Definition. In the product of two complexes $K\times L$, an $(k,m)$-form is a real-valued linear operator defined on cells $a\times b$, where $a$ is a $k$-cell in $K$ and $b$ is an $m$-cell in $L$.

The outflow gives the amount of flow across an $(n-1)$-face (from the room to its neighbor) per unit of time. It is also a number assigned to each “pipe” $p$ that goes through each wall from one cell to the next. So, $F=F(p,t)$ is a dual $(n-1,0)$-form.

Notation.

  • $d_t$ is the exterior derivative with respect to time (just the difference in ${\mathbb R}$); and
  • $d_x$ is the exterior derivative with respect to location.

Below, we routinely suppress $t$ as the second variable.

The “conservation of matter” in cell $\alpha$ gives us the following. The change of the amount of the material in room $\alpha$ over the increment of time is equal to $$d_t U(\alpha)=−\bigg( \text{ sum of the outflow } F(·) \text{ across the walls of } \alpha\bigg).$$ Of course, the walls form the boundary $\partial \alpha$ of $\alpha$. Therefore, we have $$d_t U(\alpha)=- F^\star(\partial \alpha)$$ or, by the Stokes Theorem, $$d_t U(\alpha) = −(d_x F^\star)(\alpha).$$

Now, we need to express $F$ in terms of $U$. The flow $F(a^\star)=F^\star(a)$ through wall $a$ of room $\alpha$ is proportional to the difference of the amounts of material (or, more precisely, the density) in $\alpha$ and the other room adjacent to $a$. So, $$F^\star(a) = - k(a)d_x(\star U)(a^\star).$$ Here, $k(a) \ge 0$ represents the permeability of the wall $a$ at a given time.
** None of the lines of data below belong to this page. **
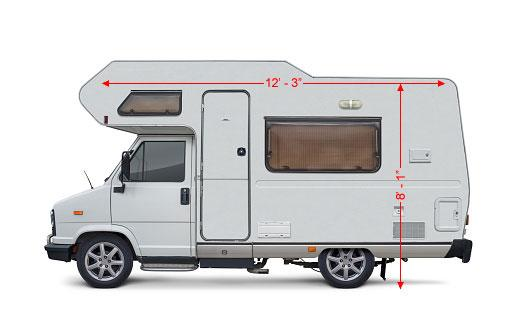 RV awning measurements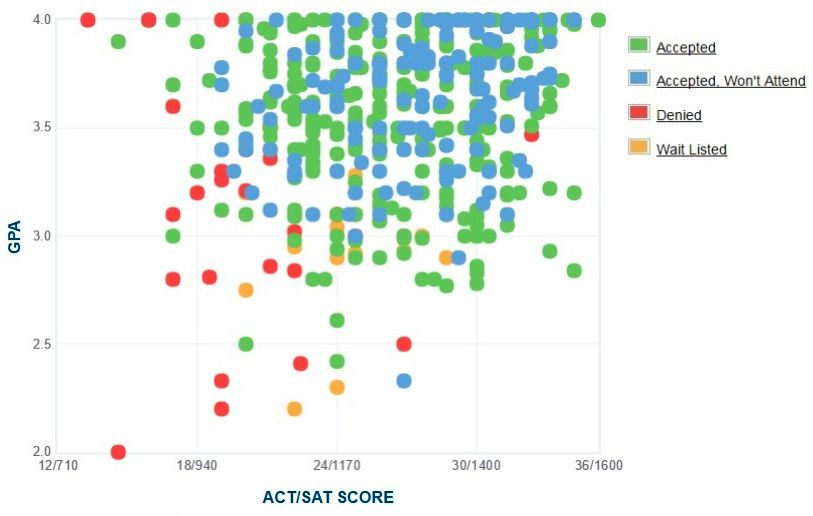 Knox College Applicants' Self-Reported GPA/SAT/ACT Graph.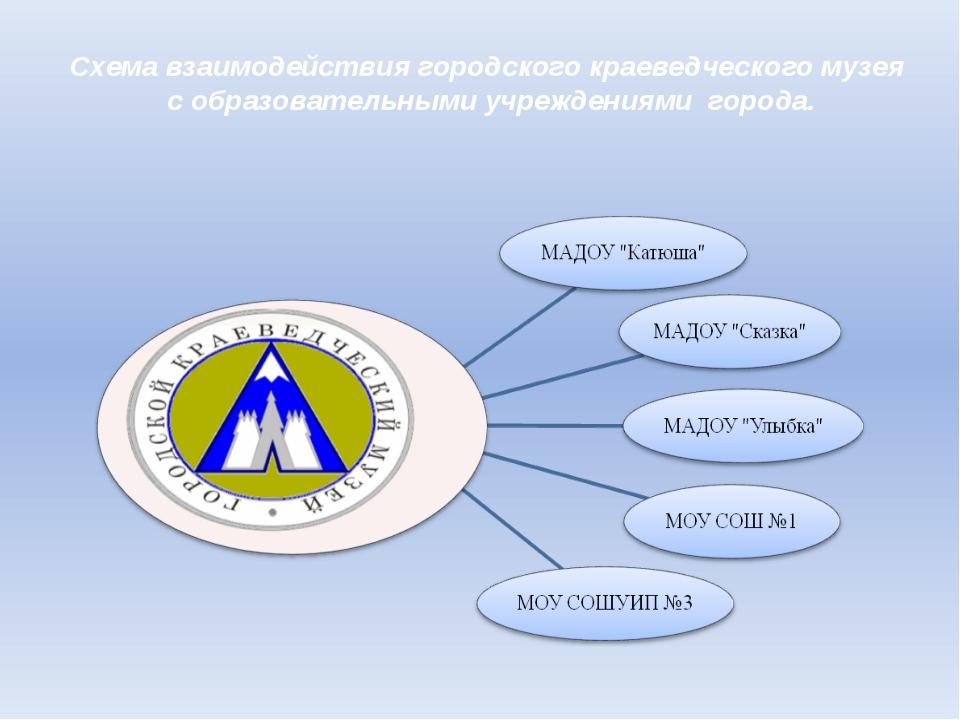 Схема взаимодействия городского краеведческого музея с образовательными учреж...
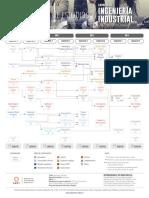 PLAN DE ESTUDIOS INGENIERÍA INDUSTRIAL- ACTUALIZADO- MARZO 2020.pdf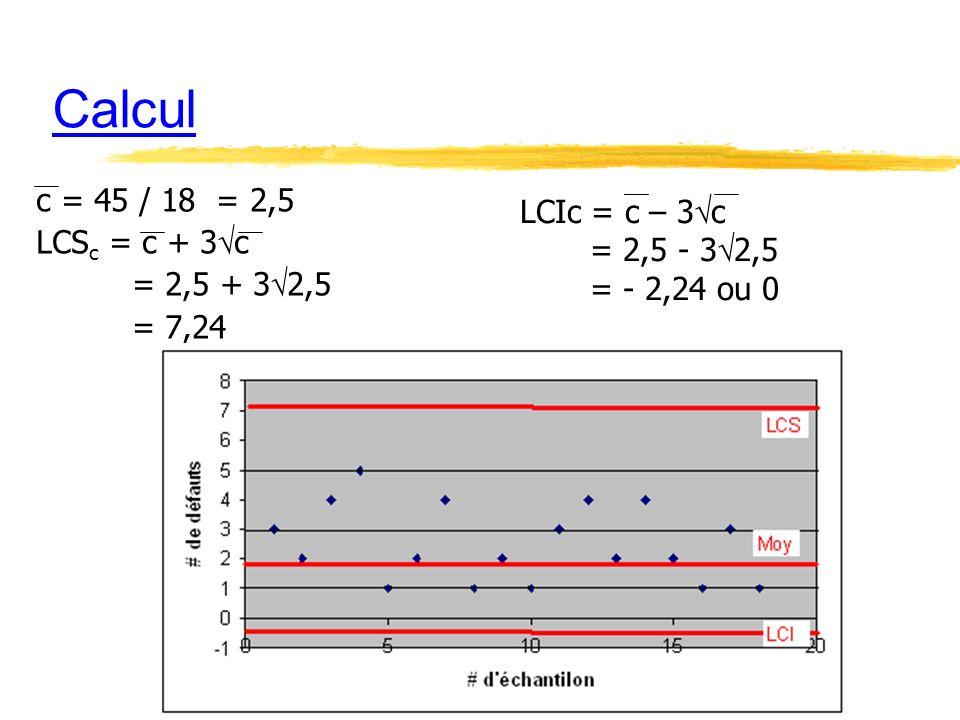 Calcul c = 45 / 18 = 2,5 LCIc = c – 3c LCSc = c + 3c = 2,5 - 32,5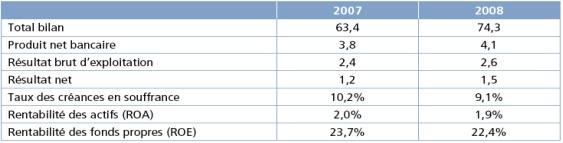 Indicateur d'activité et de rentabilité des sociétés de financement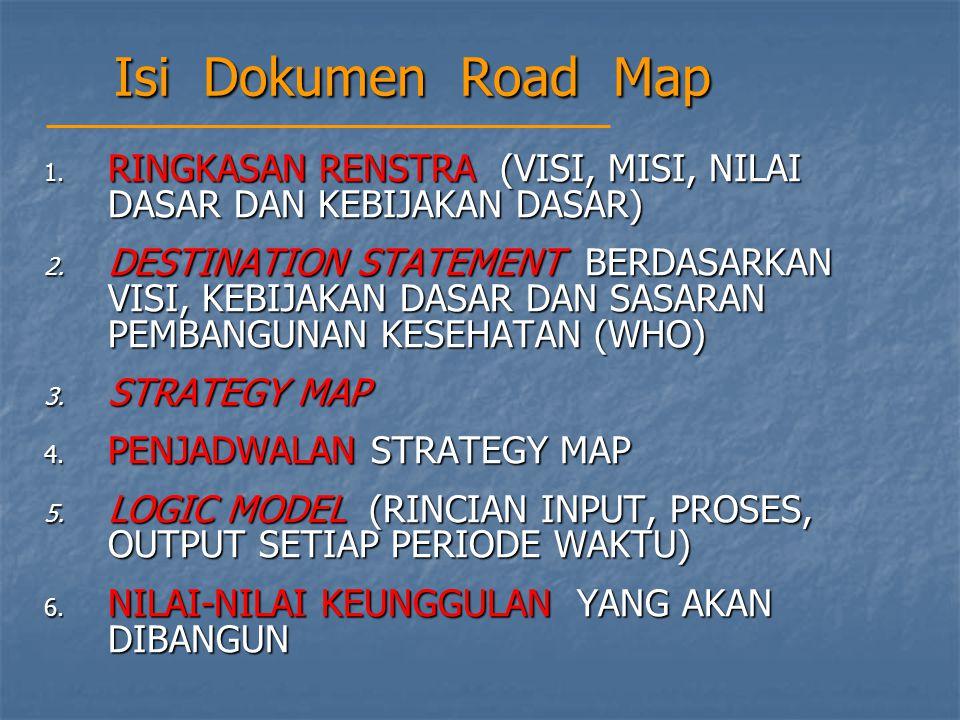 Isi Dokumen Road Map RINGKASAN RENSTRA (VISI, MISI, NILAI DASAR DAN KEBIJAKAN DASAR)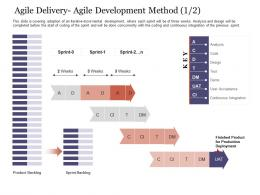 Agile Delivery Agile Development Method Product Agile Delivery Approach Ppt Information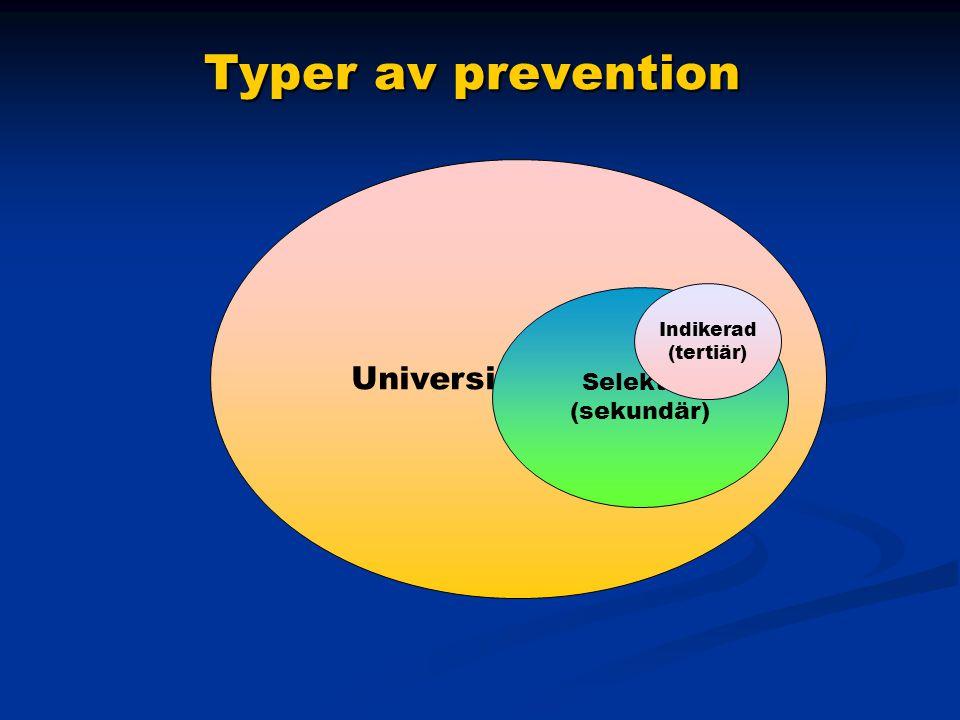 Typer av prevention Universiell (primär) Selektiv (sekundär) Indikerad (tertiär)
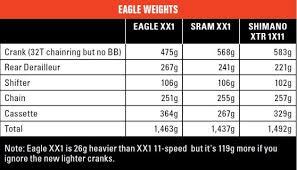 Sram Eagle Mountain Biking Australia Magazine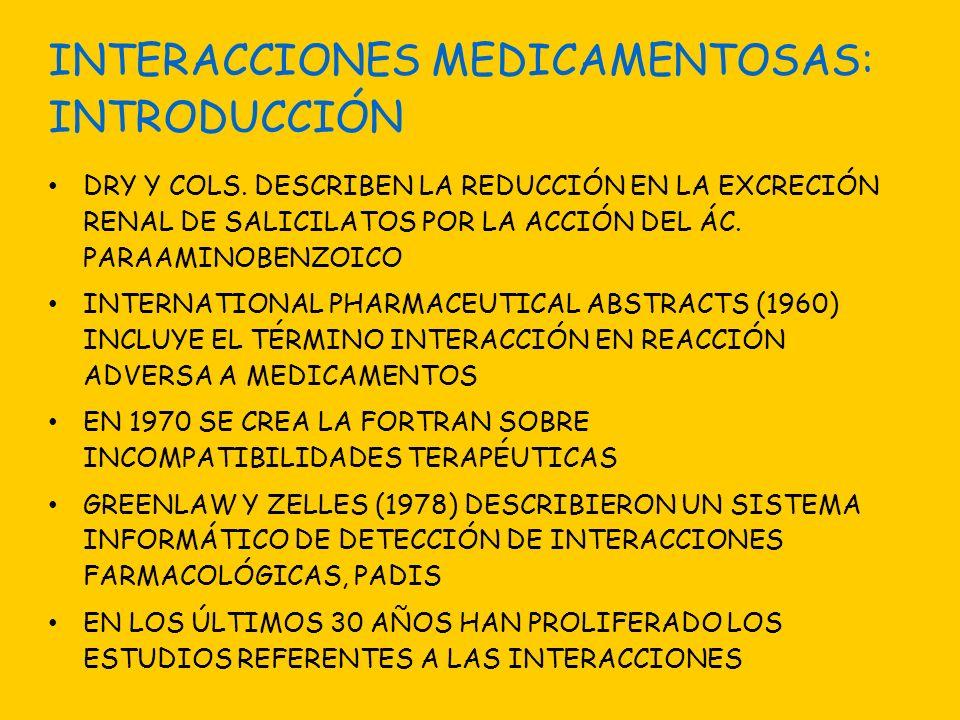 INTERACCIONES MEDICAMENTOSAS: INTRODUCCIÓN DRY Y COLS. DESCRIBEN LA REDUCCIÓN EN LA EXCRECIÓN RENAL DE SALICILATOS POR LA ACCIÓN DEL ÁC. PARAAMINOBENZ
Since $a$ is an $(n-1)$-cell, $k$ is an $(n-1)$-form with respect to space. It is also a $0$-form with respect to time.

The result of the substitution is a PDE of second degree called the diffusion equation of forms: $$\begin{array}{|c|} \hline \\ \quad d_t U = d_x \star kd_x \star U \quad \\ \\ \hline \end{array}$$

The right-hand side is seen in the Hodge duality diagram below, if we start with $U$ in the right upper corner and make the full circle: $$ \newcommand{\ra}[1]{\!\!\!\!\!\!\!\xrightarrow{\quad#1\quad}\!\!\!\!\!} \newcommand{\da}[1]{\left\downarrow{\scriptstyle#1}\vphantom{\displaystyle\int_0^1}\right.} \newcommand{\la}[1]{\!\!\!\!\!\!\!\xleftarrow{\quad#1\quad}\!\!\!\!\!} \newcommand{\ua}[1]{\left\uparrow{\scriptstyle#1}\vphantom{\displaystyle\int_0^1}\right.} % \begin{array}{cccl} C ^{n-1}(K) & \ra{d_x} & C ^{n}(K) & \ni U \\ \da{\star}\ua{} & \ne & \da{\star}\ua{} \\ C ^{1}(K^\star)& \la{d_x} & C ^{0}(K^\star).\\ \end{array} $$ The multiplication by $k$ is implied.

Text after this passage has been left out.